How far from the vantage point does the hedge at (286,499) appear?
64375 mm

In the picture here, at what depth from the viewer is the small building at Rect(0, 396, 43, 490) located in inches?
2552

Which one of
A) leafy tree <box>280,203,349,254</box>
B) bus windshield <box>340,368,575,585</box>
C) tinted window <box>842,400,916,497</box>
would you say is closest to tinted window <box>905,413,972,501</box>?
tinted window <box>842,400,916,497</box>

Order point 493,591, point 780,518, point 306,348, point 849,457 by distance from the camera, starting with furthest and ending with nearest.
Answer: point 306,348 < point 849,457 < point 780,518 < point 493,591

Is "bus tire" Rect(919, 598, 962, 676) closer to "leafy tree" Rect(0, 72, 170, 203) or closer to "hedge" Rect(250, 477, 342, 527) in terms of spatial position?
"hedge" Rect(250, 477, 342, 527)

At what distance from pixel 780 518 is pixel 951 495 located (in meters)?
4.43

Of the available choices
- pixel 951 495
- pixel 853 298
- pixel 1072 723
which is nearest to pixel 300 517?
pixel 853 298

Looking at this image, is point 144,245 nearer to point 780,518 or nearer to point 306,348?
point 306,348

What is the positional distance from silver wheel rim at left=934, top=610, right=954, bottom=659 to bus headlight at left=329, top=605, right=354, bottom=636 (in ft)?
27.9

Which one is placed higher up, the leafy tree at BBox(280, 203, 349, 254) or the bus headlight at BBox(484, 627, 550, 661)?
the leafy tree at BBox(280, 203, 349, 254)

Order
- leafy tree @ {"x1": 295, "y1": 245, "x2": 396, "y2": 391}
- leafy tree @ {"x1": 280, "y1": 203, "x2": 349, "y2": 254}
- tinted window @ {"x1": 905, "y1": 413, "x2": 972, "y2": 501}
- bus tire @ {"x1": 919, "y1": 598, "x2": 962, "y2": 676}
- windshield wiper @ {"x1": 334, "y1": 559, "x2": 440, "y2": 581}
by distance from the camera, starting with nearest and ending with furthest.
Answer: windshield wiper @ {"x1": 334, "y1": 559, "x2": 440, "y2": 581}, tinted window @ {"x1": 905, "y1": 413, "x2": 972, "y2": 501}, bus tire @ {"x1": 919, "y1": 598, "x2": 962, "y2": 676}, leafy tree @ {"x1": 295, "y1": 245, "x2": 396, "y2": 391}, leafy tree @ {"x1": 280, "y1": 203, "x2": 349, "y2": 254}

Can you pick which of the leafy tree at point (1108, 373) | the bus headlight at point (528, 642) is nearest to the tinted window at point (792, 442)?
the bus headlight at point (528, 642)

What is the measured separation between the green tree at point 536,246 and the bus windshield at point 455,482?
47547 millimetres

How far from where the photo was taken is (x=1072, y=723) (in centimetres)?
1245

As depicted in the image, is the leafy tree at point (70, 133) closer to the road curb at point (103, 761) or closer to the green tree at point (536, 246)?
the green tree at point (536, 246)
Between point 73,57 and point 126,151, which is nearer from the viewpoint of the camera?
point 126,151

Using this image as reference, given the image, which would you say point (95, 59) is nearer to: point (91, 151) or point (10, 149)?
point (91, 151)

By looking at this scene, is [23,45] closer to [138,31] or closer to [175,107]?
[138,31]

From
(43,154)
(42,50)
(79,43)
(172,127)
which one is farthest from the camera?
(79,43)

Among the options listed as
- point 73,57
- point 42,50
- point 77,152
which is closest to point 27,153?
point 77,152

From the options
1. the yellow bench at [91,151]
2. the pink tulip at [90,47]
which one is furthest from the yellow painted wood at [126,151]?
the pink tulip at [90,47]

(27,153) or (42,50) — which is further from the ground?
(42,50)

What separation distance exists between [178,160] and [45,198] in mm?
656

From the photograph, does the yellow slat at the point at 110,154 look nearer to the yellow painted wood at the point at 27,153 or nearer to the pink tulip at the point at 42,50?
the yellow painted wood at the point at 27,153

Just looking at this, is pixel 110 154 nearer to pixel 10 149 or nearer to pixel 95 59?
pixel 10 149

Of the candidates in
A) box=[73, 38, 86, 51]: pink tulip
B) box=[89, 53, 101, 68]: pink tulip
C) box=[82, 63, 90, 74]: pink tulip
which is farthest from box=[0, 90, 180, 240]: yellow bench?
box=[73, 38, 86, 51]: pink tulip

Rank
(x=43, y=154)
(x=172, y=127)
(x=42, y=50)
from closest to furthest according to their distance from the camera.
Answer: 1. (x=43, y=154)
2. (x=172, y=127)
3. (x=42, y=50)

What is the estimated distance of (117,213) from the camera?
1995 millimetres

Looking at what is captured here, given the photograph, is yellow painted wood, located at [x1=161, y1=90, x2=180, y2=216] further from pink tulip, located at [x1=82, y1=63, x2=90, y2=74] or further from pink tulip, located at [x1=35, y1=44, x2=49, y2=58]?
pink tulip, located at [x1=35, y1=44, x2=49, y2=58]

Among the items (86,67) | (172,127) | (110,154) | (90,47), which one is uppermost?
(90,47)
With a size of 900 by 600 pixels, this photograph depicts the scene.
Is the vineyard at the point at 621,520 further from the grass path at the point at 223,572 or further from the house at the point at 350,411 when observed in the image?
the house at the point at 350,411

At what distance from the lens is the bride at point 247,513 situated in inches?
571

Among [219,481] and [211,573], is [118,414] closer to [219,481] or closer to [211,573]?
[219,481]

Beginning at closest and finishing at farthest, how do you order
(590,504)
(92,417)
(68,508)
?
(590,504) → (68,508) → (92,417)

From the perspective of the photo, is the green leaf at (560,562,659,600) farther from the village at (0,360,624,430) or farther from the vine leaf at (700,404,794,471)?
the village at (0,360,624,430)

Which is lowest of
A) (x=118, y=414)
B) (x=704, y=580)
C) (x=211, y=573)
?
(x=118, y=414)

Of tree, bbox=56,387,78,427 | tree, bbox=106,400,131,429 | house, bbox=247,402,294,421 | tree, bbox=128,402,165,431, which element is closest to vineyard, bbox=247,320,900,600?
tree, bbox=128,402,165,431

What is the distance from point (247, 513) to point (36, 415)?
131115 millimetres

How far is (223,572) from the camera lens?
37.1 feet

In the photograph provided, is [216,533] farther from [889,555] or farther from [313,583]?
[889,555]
----------
> _Written instruction_
Rewrite the records as a Markdown table with the columns "Row" and "Line", one row per line with a row number, from the line containing "In the photograph" through the end of the records, skipping blank lines.

> _Solved problem_
| Row | Line |
|---|---|
| 1 | In the photograph provided, is [216,533] farther from [889,555] or farther from [313,583]? |
| 2 | [889,555] |